1. A partir de una revisión de la literatura disponible y de la experiencia acumulada en nuestro país en el tema, se presenta una obra que aborda de manera sistemática, actualizada y didáctica, las condiciones clínicas más frecuentes en la atención de los adultos mayores -con presentaciones a menudo muy diferentes a las de las personas jóvenes y matizadas por problemas psicológicos y socioeconómicos-, como aporte concreto a la imperiosa necesidad de la formación y capacitación de los recursos humanos en Geriatría.

2. En consonancia con la mejor tradición clínica cubana, se han combinado armónicamente, en el abordaje de cada uno de los aspectos tratados en este trabajo, dos fortalezas de la asistencia médica: el método clínico y la evaluación geriátrica.

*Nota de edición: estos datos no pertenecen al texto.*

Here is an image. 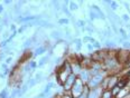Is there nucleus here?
Instances as JSON below:
<instances>
[{
	"label": "nucleus",
	"instance_id": "1",
	"mask_svg": "<svg viewBox=\"0 0 130 98\" xmlns=\"http://www.w3.org/2000/svg\"><path fill=\"white\" fill-rule=\"evenodd\" d=\"M84 86H85V84L77 78L76 81H75V84L71 88V90H70L71 91V96L73 98H77L83 92V90H84Z\"/></svg>",
	"mask_w": 130,
	"mask_h": 98
},
{
	"label": "nucleus",
	"instance_id": "2",
	"mask_svg": "<svg viewBox=\"0 0 130 98\" xmlns=\"http://www.w3.org/2000/svg\"><path fill=\"white\" fill-rule=\"evenodd\" d=\"M102 80H103V76H102V74L100 72V74H98V75H95V76H92L86 85H88V87L90 89H94V88H98V87L101 86Z\"/></svg>",
	"mask_w": 130,
	"mask_h": 98
},
{
	"label": "nucleus",
	"instance_id": "3",
	"mask_svg": "<svg viewBox=\"0 0 130 98\" xmlns=\"http://www.w3.org/2000/svg\"><path fill=\"white\" fill-rule=\"evenodd\" d=\"M116 58H117V61L120 62L122 65H126L128 60L130 59V53L129 50H126V49H121L117 53L116 55Z\"/></svg>",
	"mask_w": 130,
	"mask_h": 98
},
{
	"label": "nucleus",
	"instance_id": "4",
	"mask_svg": "<svg viewBox=\"0 0 130 98\" xmlns=\"http://www.w3.org/2000/svg\"><path fill=\"white\" fill-rule=\"evenodd\" d=\"M76 79H77V76L75 75V74H71V75L67 77V79L65 80V83L63 84L64 90H66V91H70V90H71V88L73 87V85L75 84Z\"/></svg>",
	"mask_w": 130,
	"mask_h": 98
},
{
	"label": "nucleus",
	"instance_id": "5",
	"mask_svg": "<svg viewBox=\"0 0 130 98\" xmlns=\"http://www.w3.org/2000/svg\"><path fill=\"white\" fill-rule=\"evenodd\" d=\"M77 78L80 80H82L83 83L85 84H88V81L90 80V78H91V74H90V69H88V68H83L82 70H81V72L78 74V76H77Z\"/></svg>",
	"mask_w": 130,
	"mask_h": 98
},
{
	"label": "nucleus",
	"instance_id": "6",
	"mask_svg": "<svg viewBox=\"0 0 130 98\" xmlns=\"http://www.w3.org/2000/svg\"><path fill=\"white\" fill-rule=\"evenodd\" d=\"M101 98H115L111 92L110 89H105V90L102 91V95H101Z\"/></svg>",
	"mask_w": 130,
	"mask_h": 98
},
{
	"label": "nucleus",
	"instance_id": "7",
	"mask_svg": "<svg viewBox=\"0 0 130 98\" xmlns=\"http://www.w3.org/2000/svg\"><path fill=\"white\" fill-rule=\"evenodd\" d=\"M48 60H50V57H48V56L43 57V58H42V59H40V60L38 61V65H37V66H39V67L44 66L45 64H47V62H48Z\"/></svg>",
	"mask_w": 130,
	"mask_h": 98
},
{
	"label": "nucleus",
	"instance_id": "8",
	"mask_svg": "<svg viewBox=\"0 0 130 98\" xmlns=\"http://www.w3.org/2000/svg\"><path fill=\"white\" fill-rule=\"evenodd\" d=\"M46 50H47V48H46V47H40V48H37L36 50H35V56L42 55V54L46 53Z\"/></svg>",
	"mask_w": 130,
	"mask_h": 98
},
{
	"label": "nucleus",
	"instance_id": "9",
	"mask_svg": "<svg viewBox=\"0 0 130 98\" xmlns=\"http://www.w3.org/2000/svg\"><path fill=\"white\" fill-rule=\"evenodd\" d=\"M53 87H55V84H54V83H48V84H47V85H46V86H45L44 92H45V94H47V92H48V91H50V90H51V89H52V88H53Z\"/></svg>",
	"mask_w": 130,
	"mask_h": 98
},
{
	"label": "nucleus",
	"instance_id": "10",
	"mask_svg": "<svg viewBox=\"0 0 130 98\" xmlns=\"http://www.w3.org/2000/svg\"><path fill=\"white\" fill-rule=\"evenodd\" d=\"M110 90H111V92H112L113 97H116V96H118V94H119V92L121 91V89L119 88L118 86H116V87H113L112 89H110Z\"/></svg>",
	"mask_w": 130,
	"mask_h": 98
},
{
	"label": "nucleus",
	"instance_id": "11",
	"mask_svg": "<svg viewBox=\"0 0 130 98\" xmlns=\"http://www.w3.org/2000/svg\"><path fill=\"white\" fill-rule=\"evenodd\" d=\"M61 36H62V34L59 31H53V34H52V37L57 40H61Z\"/></svg>",
	"mask_w": 130,
	"mask_h": 98
},
{
	"label": "nucleus",
	"instance_id": "12",
	"mask_svg": "<svg viewBox=\"0 0 130 98\" xmlns=\"http://www.w3.org/2000/svg\"><path fill=\"white\" fill-rule=\"evenodd\" d=\"M90 18L93 20V19H98V18H100V16L98 15V12H94V11H91L90 13Z\"/></svg>",
	"mask_w": 130,
	"mask_h": 98
},
{
	"label": "nucleus",
	"instance_id": "13",
	"mask_svg": "<svg viewBox=\"0 0 130 98\" xmlns=\"http://www.w3.org/2000/svg\"><path fill=\"white\" fill-rule=\"evenodd\" d=\"M8 97V92H7V89H4L1 92H0V98H7Z\"/></svg>",
	"mask_w": 130,
	"mask_h": 98
},
{
	"label": "nucleus",
	"instance_id": "14",
	"mask_svg": "<svg viewBox=\"0 0 130 98\" xmlns=\"http://www.w3.org/2000/svg\"><path fill=\"white\" fill-rule=\"evenodd\" d=\"M58 23H59V24H66V23H69V19H66V18L59 19V20H58Z\"/></svg>",
	"mask_w": 130,
	"mask_h": 98
},
{
	"label": "nucleus",
	"instance_id": "15",
	"mask_svg": "<svg viewBox=\"0 0 130 98\" xmlns=\"http://www.w3.org/2000/svg\"><path fill=\"white\" fill-rule=\"evenodd\" d=\"M110 7H111V9L112 10H116L118 8V5H117V2H115V1H111V4H110Z\"/></svg>",
	"mask_w": 130,
	"mask_h": 98
},
{
	"label": "nucleus",
	"instance_id": "16",
	"mask_svg": "<svg viewBox=\"0 0 130 98\" xmlns=\"http://www.w3.org/2000/svg\"><path fill=\"white\" fill-rule=\"evenodd\" d=\"M78 8V6L76 4H74V2H71V5H70V9L71 10H76Z\"/></svg>",
	"mask_w": 130,
	"mask_h": 98
},
{
	"label": "nucleus",
	"instance_id": "17",
	"mask_svg": "<svg viewBox=\"0 0 130 98\" xmlns=\"http://www.w3.org/2000/svg\"><path fill=\"white\" fill-rule=\"evenodd\" d=\"M119 32L121 34V36H122L123 39H127V38H128V36H127V34H126V31H124V29L121 28V29H120V31H119Z\"/></svg>",
	"mask_w": 130,
	"mask_h": 98
},
{
	"label": "nucleus",
	"instance_id": "18",
	"mask_svg": "<svg viewBox=\"0 0 130 98\" xmlns=\"http://www.w3.org/2000/svg\"><path fill=\"white\" fill-rule=\"evenodd\" d=\"M105 45H107L108 48H113L116 46V43L112 42V41H107V42H105Z\"/></svg>",
	"mask_w": 130,
	"mask_h": 98
},
{
	"label": "nucleus",
	"instance_id": "19",
	"mask_svg": "<svg viewBox=\"0 0 130 98\" xmlns=\"http://www.w3.org/2000/svg\"><path fill=\"white\" fill-rule=\"evenodd\" d=\"M28 66L30 67L31 69H34V68H36V67H37V64H36L35 61H29V62H28Z\"/></svg>",
	"mask_w": 130,
	"mask_h": 98
},
{
	"label": "nucleus",
	"instance_id": "20",
	"mask_svg": "<svg viewBox=\"0 0 130 98\" xmlns=\"http://www.w3.org/2000/svg\"><path fill=\"white\" fill-rule=\"evenodd\" d=\"M36 83H37L36 79H29V80H28V86L32 87V86H35V84H36Z\"/></svg>",
	"mask_w": 130,
	"mask_h": 98
},
{
	"label": "nucleus",
	"instance_id": "21",
	"mask_svg": "<svg viewBox=\"0 0 130 98\" xmlns=\"http://www.w3.org/2000/svg\"><path fill=\"white\" fill-rule=\"evenodd\" d=\"M74 42H75V45H76L77 49H80L81 48V45H82V42H81V39H75Z\"/></svg>",
	"mask_w": 130,
	"mask_h": 98
},
{
	"label": "nucleus",
	"instance_id": "22",
	"mask_svg": "<svg viewBox=\"0 0 130 98\" xmlns=\"http://www.w3.org/2000/svg\"><path fill=\"white\" fill-rule=\"evenodd\" d=\"M123 48L126 49V50H129L130 49V42L129 41H124L123 42Z\"/></svg>",
	"mask_w": 130,
	"mask_h": 98
},
{
	"label": "nucleus",
	"instance_id": "23",
	"mask_svg": "<svg viewBox=\"0 0 130 98\" xmlns=\"http://www.w3.org/2000/svg\"><path fill=\"white\" fill-rule=\"evenodd\" d=\"M31 43H32V40H30V39H29V40H27V41H26L25 43H24V47H25V48H28L29 46L31 45Z\"/></svg>",
	"mask_w": 130,
	"mask_h": 98
},
{
	"label": "nucleus",
	"instance_id": "24",
	"mask_svg": "<svg viewBox=\"0 0 130 98\" xmlns=\"http://www.w3.org/2000/svg\"><path fill=\"white\" fill-rule=\"evenodd\" d=\"M35 79H36L37 81H39L40 79H42V72H37V74H36V77H35Z\"/></svg>",
	"mask_w": 130,
	"mask_h": 98
},
{
	"label": "nucleus",
	"instance_id": "25",
	"mask_svg": "<svg viewBox=\"0 0 130 98\" xmlns=\"http://www.w3.org/2000/svg\"><path fill=\"white\" fill-rule=\"evenodd\" d=\"M122 20L124 21V22H128L129 21V16L128 15H123L122 16Z\"/></svg>",
	"mask_w": 130,
	"mask_h": 98
},
{
	"label": "nucleus",
	"instance_id": "26",
	"mask_svg": "<svg viewBox=\"0 0 130 98\" xmlns=\"http://www.w3.org/2000/svg\"><path fill=\"white\" fill-rule=\"evenodd\" d=\"M27 88H28V85H25V86L23 87V89H21V95L25 94V92L27 91Z\"/></svg>",
	"mask_w": 130,
	"mask_h": 98
},
{
	"label": "nucleus",
	"instance_id": "27",
	"mask_svg": "<svg viewBox=\"0 0 130 98\" xmlns=\"http://www.w3.org/2000/svg\"><path fill=\"white\" fill-rule=\"evenodd\" d=\"M77 22H78V26H80V27H84L85 26V22L83 20H78Z\"/></svg>",
	"mask_w": 130,
	"mask_h": 98
},
{
	"label": "nucleus",
	"instance_id": "28",
	"mask_svg": "<svg viewBox=\"0 0 130 98\" xmlns=\"http://www.w3.org/2000/svg\"><path fill=\"white\" fill-rule=\"evenodd\" d=\"M100 47H101V45H100L98 41H95V42L93 43V48H100Z\"/></svg>",
	"mask_w": 130,
	"mask_h": 98
},
{
	"label": "nucleus",
	"instance_id": "29",
	"mask_svg": "<svg viewBox=\"0 0 130 98\" xmlns=\"http://www.w3.org/2000/svg\"><path fill=\"white\" fill-rule=\"evenodd\" d=\"M11 61H12V58H11V57H8V58L6 59V64H10Z\"/></svg>",
	"mask_w": 130,
	"mask_h": 98
},
{
	"label": "nucleus",
	"instance_id": "30",
	"mask_svg": "<svg viewBox=\"0 0 130 98\" xmlns=\"http://www.w3.org/2000/svg\"><path fill=\"white\" fill-rule=\"evenodd\" d=\"M90 39H91V37H89V36H86L83 38V41H90Z\"/></svg>",
	"mask_w": 130,
	"mask_h": 98
},
{
	"label": "nucleus",
	"instance_id": "31",
	"mask_svg": "<svg viewBox=\"0 0 130 98\" xmlns=\"http://www.w3.org/2000/svg\"><path fill=\"white\" fill-rule=\"evenodd\" d=\"M54 7H55L56 8V9H59V5H58V2H54Z\"/></svg>",
	"mask_w": 130,
	"mask_h": 98
},
{
	"label": "nucleus",
	"instance_id": "32",
	"mask_svg": "<svg viewBox=\"0 0 130 98\" xmlns=\"http://www.w3.org/2000/svg\"><path fill=\"white\" fill-rule=\"evenodd\" d=\"M86 47H88L89 50H92V49H93V45H91V43H89V45L86 46Z\"/></svg>",
	"mask_w": 130,
	"mask_h": 98
},
{
	"label": "nucleus",
	"instance_id": "33",
	"mask_svg": "<svg viewBox=\"0 0 130 98\" xmlns=\"http://www.w3.org/2000/svg\"><path fill=\"white\" fill-rule=\"evenodd\" d=\"M86 30H88L89 32H93V29L90 28V27H86Z\"/></svg>",
	"mask_w": 130,
	"mask_h": 98
},
{
	"label": "nucleus",
	"instance_id": "34",
	"mask_svg": "<svg viewBox=\"0 0 130 98\" xmlns=\"http://www.w3.org/2000/svg\"><path fill=\"white\" fill-rule=\"evenodd\" d=\"M10 28H11V30L16 31V27H15V24H11V27H10Z\"/></svg>",
	"mask_w": 130,
	"mask_h": 98
},
{
	"label": "nucleus",
	"instance_id": "35",
	"mask_svg": "<svg viewBox=\"0 0 130 98\" xmlns=\"http://www.w3.org/2000/svg\"><path fill=\"white\" fill-rule=\"evenodd\" d=\"M127 87H128V88L130 89V80H128V86H127Z\"/></svg>",
	"mask_w": 130,
	"mask_h": 98
},
{
	"label": "nucleus",
	"instance_id": "36",
	"mask_svg": "<svg viewBox=\"0 0 130 98\" xmlns=\"http://www.w3.org/2000/svg\"><path fill=\"white\" fill-rule=\"evenodd\" d=\"M1 11H2V6L0 5V13H1Z\"/></svg>",
	"mask_w": 130,
	"mask_h": 98
},
{
	"label": "nucleus",
	"instance_id": "37",
	"mask_svg": "<svg viewBox=\"0 0 130 98\" xmlns=\"http://www.w3.org/2000/svg\"><path fill=\"white\" fill-rule=\"evenodd\" d=\"M35 98H37V96H36V97H35Z\"/></svg>",
	"mask_w": 130,
	"mask_h": 98
}]
</instances>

3. La inclusión al final de esta obra de un instrumento evaluativo, favorece el logro de los propósitos de la misma como auxiliar en el aprendizaje de nuevos conocimientos adquiridos durante su estudio.

4. Debido a que se considera que el objetivo principal para el cual fue diseñado este libro -la compilación e integración de los conocimientos actuales sobre la atención clínica al adulto mayor-, se ha alcanzado, entonces se puede afirmar que es posible su utilización en unidades docentes del Sistema Nacional de Salud como material de estudio en actividades de pregrado y postgrado de las especialidades básicas involucradas .

(38)

6. RECOMENDACIONES

De acuerdo con la política actual de la Dirección de Ciencia y Técnica del Ministerio de Salud Pública se recomienda la utilización y generalización de esta obra en las unidades docentes y asistenciales de los diferentes niveles de atención del Sistema Nacional de Salud.